■ TASK GOAL
From the line containing "7-Eleven Plaza Singapura" down to the last line of the material, output each line exactly as it appears, excluding pictures.

■ RECORDS TO USE
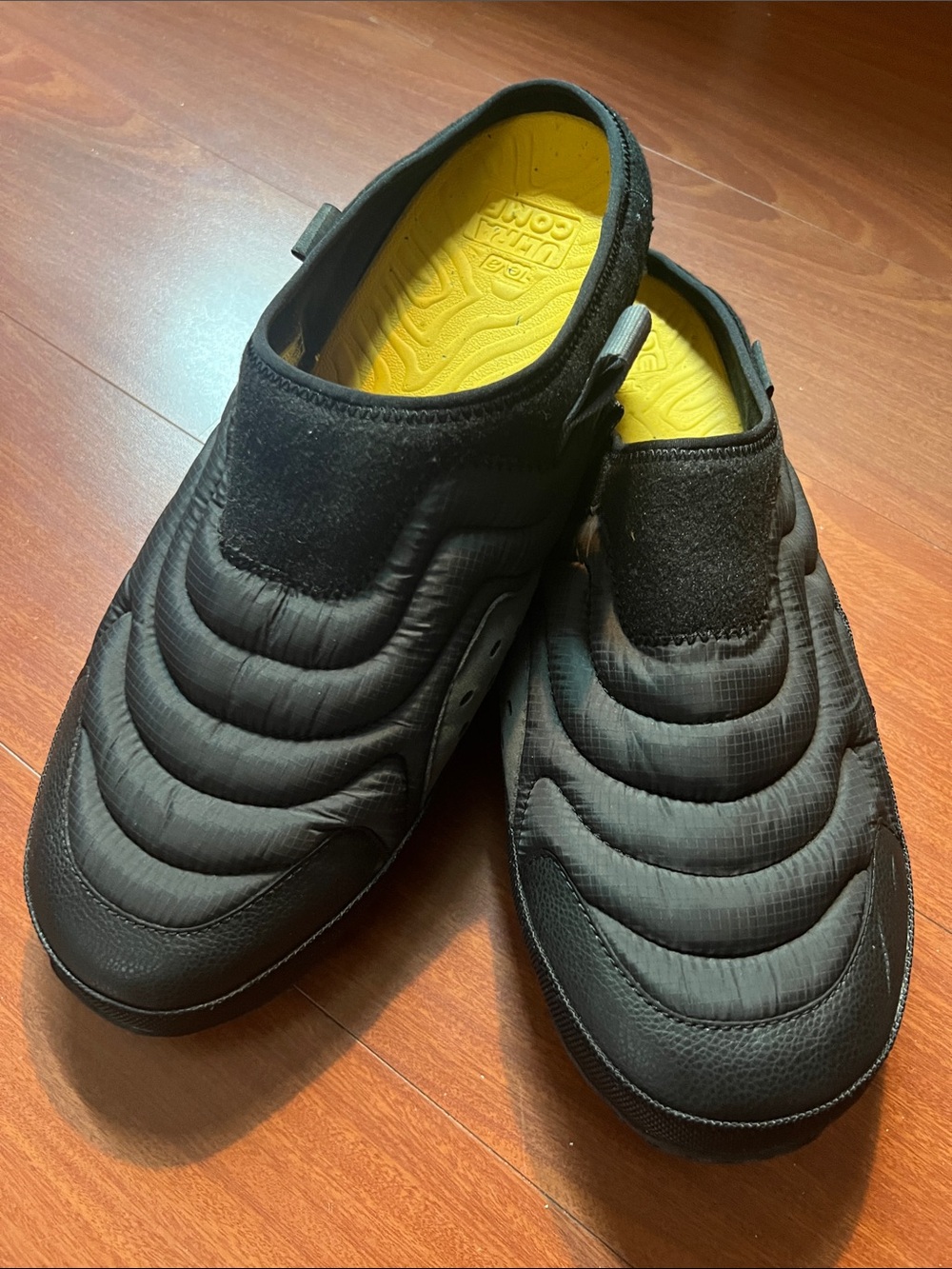Teva Black Quilted Slip-On Loafers with Yellow Insole Mens/womens 13/15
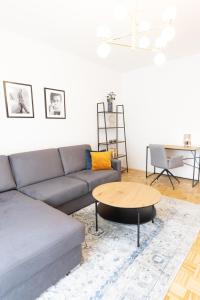 兰施泰因Lahn Living II - Modernes Apartment mit Balkon的客厅配有沙发和桌子
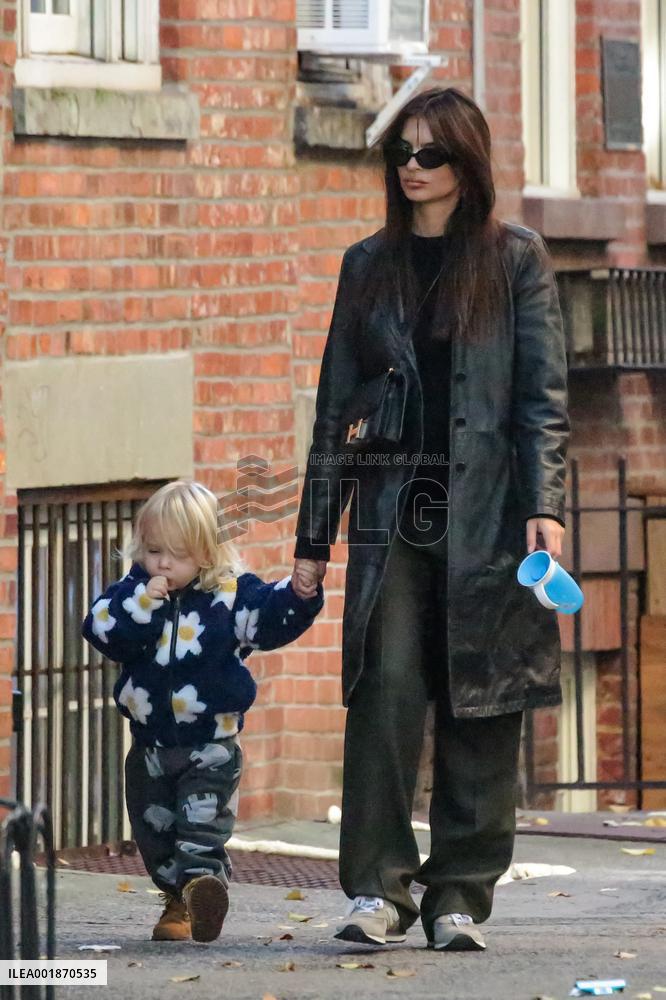 Emily Ratajkowski And Har Baby Out - NYC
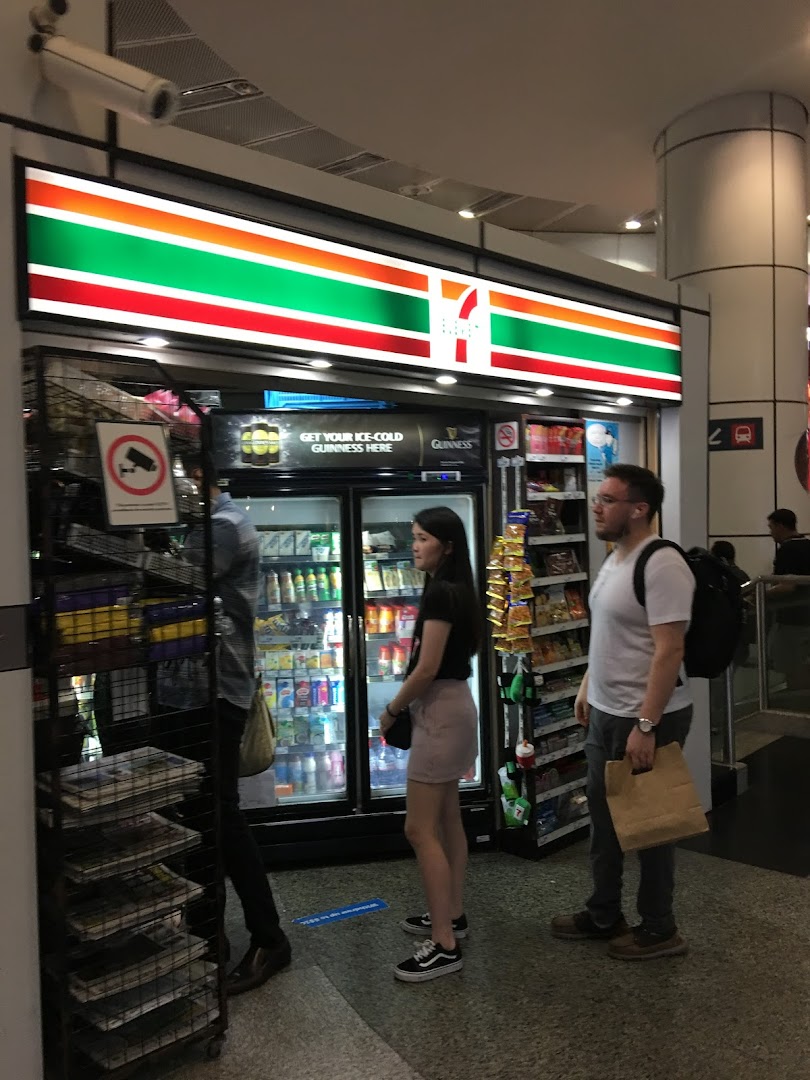 7-Eleven Plaza Singapura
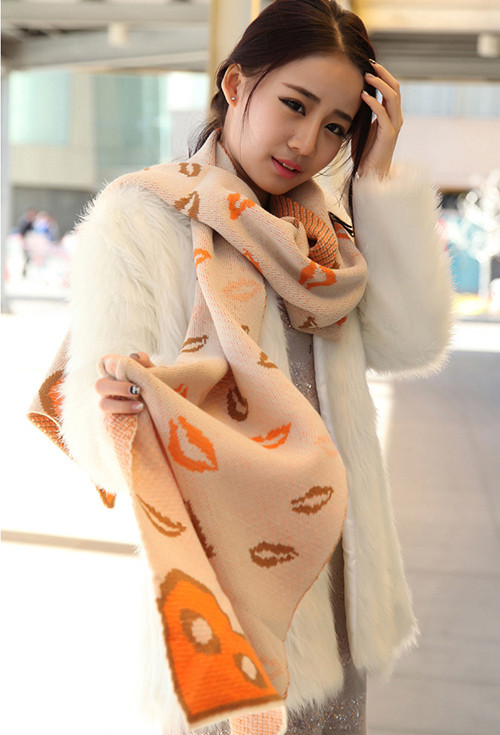 Hay chỉ cần một phụ kiện bé xinh hình son môi, trông bạn đã ngậo tràn yêu thương lắm rồi! Hay chỉ cần một phụ kiện bé xinh hình son môi, trông bạn đã ngậo tràn yêu thương lắm rồi!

■ REPLY TO THE TASK
 7-Eleven Plaza Singapura
 Hay chỉ cần một phụ kiện bé xinh hình son môi, trông bạn đã ngậo tràn yêu thương lắm rồi! Hay chỉ cần một phụ kiện bé xinh hình son môi, trông bạn đã ngậo tràn yêu thương lắm rồi!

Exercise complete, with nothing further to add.